Bitcoin Indivisible? No, But It Is Indefeasible.

Bitcoin Indivisible? No, But It Is Indefeasible.

Blockchain cats. You read it correctly. Here’s the link. You can’t make this stuff up.  But, even amidst all the hype about bitcoin, blockchain and…virtual cats, I at least have a working hypothesis on WHY this is happening. A deep dive into minutia that turns out to be really important.

The first successful block ledger, Bitcoin’s great grandfather, started Southern Australia in 1858. Yes, this was before computers. It’s the Torrens Title System. If you went to Law School in the US you may have spent a whole 30 seconds on the Torrens System because it’s barely used. But it’s a work of genius.

To make a long story short, Australia had a land title problem. The gold rush and poor recording practices had made as much as 70% of land titles to be considered “doubtful.” The solution was to take each of property and assign it a number. Those numbers were held by the government as a public ledger. If your name was recorded next to that number you were the unquestionable owner of the property. When you sell it, that number gets a different owner.

Sensible right? Simple Public ledger number representing land. But what Torrens created was something spectacular that had not existed before: Indefeasible Ownership.  It’s a legal term of art. A thing that “can not be defeated, revoked or made void.”

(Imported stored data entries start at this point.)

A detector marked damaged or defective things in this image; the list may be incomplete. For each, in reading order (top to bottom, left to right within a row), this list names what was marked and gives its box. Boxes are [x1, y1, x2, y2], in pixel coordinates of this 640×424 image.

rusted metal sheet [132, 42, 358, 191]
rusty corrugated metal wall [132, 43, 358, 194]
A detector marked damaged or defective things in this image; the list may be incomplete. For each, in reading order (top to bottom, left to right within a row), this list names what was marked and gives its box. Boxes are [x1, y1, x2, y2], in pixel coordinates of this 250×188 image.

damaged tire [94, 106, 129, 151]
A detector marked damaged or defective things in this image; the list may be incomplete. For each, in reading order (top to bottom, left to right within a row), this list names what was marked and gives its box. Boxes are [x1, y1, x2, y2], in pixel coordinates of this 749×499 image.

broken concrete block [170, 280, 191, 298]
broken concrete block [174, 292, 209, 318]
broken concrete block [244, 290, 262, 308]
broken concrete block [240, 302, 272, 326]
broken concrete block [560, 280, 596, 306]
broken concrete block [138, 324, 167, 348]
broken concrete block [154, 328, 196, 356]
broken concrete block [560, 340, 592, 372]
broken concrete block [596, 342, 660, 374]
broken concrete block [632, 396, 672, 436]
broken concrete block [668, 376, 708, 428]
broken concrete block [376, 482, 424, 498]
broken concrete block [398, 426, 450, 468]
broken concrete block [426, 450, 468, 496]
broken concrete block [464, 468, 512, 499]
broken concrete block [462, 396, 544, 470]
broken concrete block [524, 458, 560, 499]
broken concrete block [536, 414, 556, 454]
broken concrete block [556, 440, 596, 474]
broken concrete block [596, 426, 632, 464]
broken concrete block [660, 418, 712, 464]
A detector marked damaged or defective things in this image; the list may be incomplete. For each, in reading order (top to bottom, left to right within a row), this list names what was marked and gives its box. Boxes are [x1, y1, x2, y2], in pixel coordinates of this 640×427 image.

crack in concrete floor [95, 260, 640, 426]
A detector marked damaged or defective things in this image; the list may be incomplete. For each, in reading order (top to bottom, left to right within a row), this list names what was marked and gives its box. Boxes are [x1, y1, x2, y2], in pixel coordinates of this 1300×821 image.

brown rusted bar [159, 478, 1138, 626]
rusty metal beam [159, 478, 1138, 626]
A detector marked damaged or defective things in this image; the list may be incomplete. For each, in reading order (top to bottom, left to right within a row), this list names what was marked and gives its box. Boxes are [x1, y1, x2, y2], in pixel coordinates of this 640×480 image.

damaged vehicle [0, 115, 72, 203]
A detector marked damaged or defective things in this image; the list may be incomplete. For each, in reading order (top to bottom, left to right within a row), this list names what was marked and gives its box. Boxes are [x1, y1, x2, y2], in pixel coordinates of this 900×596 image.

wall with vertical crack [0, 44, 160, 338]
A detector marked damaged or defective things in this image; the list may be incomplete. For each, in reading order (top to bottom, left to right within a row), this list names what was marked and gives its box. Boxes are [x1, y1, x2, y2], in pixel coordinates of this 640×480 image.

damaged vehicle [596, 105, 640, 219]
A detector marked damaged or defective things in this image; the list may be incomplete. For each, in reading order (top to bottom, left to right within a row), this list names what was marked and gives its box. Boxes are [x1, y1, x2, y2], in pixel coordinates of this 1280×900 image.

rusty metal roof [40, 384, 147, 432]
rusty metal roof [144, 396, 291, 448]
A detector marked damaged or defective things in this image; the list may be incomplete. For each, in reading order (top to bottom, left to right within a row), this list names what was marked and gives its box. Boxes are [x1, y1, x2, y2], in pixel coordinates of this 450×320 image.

Your ownership of land in Australia is said to be indefeasible because, if your name is on the ledger, there is nothing that can put your ownership in question. There’s no room for fake titles, or sales from people who never owned the land in the first place. The whole history of the property is right there in the ledger. Indefeasible.

Now you might be thinking. Hey, what’s the big deal. I barely pay anything for title insurance even under our cruddy grantor/grantee index. That’s true. But think about a region where, due to bad management, just 5% of the titles were found to be bad. The real estate value would quickly collapse. No one would buy there. In short, where proof of ownership gets cloudy values collapse quickly.

So why blockchain cats?

It’s because Bitcoin and the blockchain form indefeasible ownership in things. Bubble-wise this is a new and different animal. Let’s say for example that there is a beanie baby bubble. Someone has just bought a “truly unique” stuffed panda for $75,000. The entire premise of “truly unique” turns on the promise of the manufacturer. But what is to stop its rogue employees from turning out just one more.  What’s to stop clever manufacturers from turning out knock offs. At the end of the day left with is a Beanie Baby worth 50 cents. So maybe you have never been into beanie babies but go ahead and think of any asset you own.  Now prove it to me that you own it. So, you bought the Mona Lisa?  It’s in your hands with a bill of sale from the Louvre. Now comes the onslaught of allegations that it’s a fake; that the Nazi’s stole it; that its provenance was faked; that the experts were paid off. Had the art been recorded on blockchain your title and the provenance of the painting would be indefeasible. Blockchain cats? Yea, they are just paying a game based on indefeasibility.

Whether you love Bitcoin or hate it, Bitcoin proposes a question guaranteed to bake your noodle:

If I truly and indefeasibly own something.  But that something is actually nothing. Does it have value?

This is the proposition bitcoin proposes. Those who can’t stand Bitcoin say that it must collapse because it is…. nothing. Nothing at all rests behind the coin. Indefeasible or not, at the end of the day you own nothing.  Bitcoin promoters, on the other hand, say that the indefeasible ownership, even of absolutely nothing, forms a perfect medium for exchange, and therefore, holds value.  The value is equal to the consensus attributed to it by the market.  

How Bitcoin Can Stab Itself

Right now, at this moment, indefeasible ownership of nothing is in fact something.  $16,000 or so worth of something. Consider it an achievement. But as Bitcoin moves further into the mainstream, discussions about making changes to the underlying technology are, in my opinion, absolutely toxic. I’d argue that Bitcoin has “crossed the Rubicon” in this sense. Anything that actually or conceptually diminishes the supply or even “brand” of Bitcoin serves only to undermine the value. Push this too far and confidence will collapse. Listen, I get it. You might be a SegWit2X advocate; you might be a Bitcoin Gold proponent. Technically, you might even be in the right. But, Bitcoin has a good thing going. If you like the direction that Bitcoin is going …leave it alone.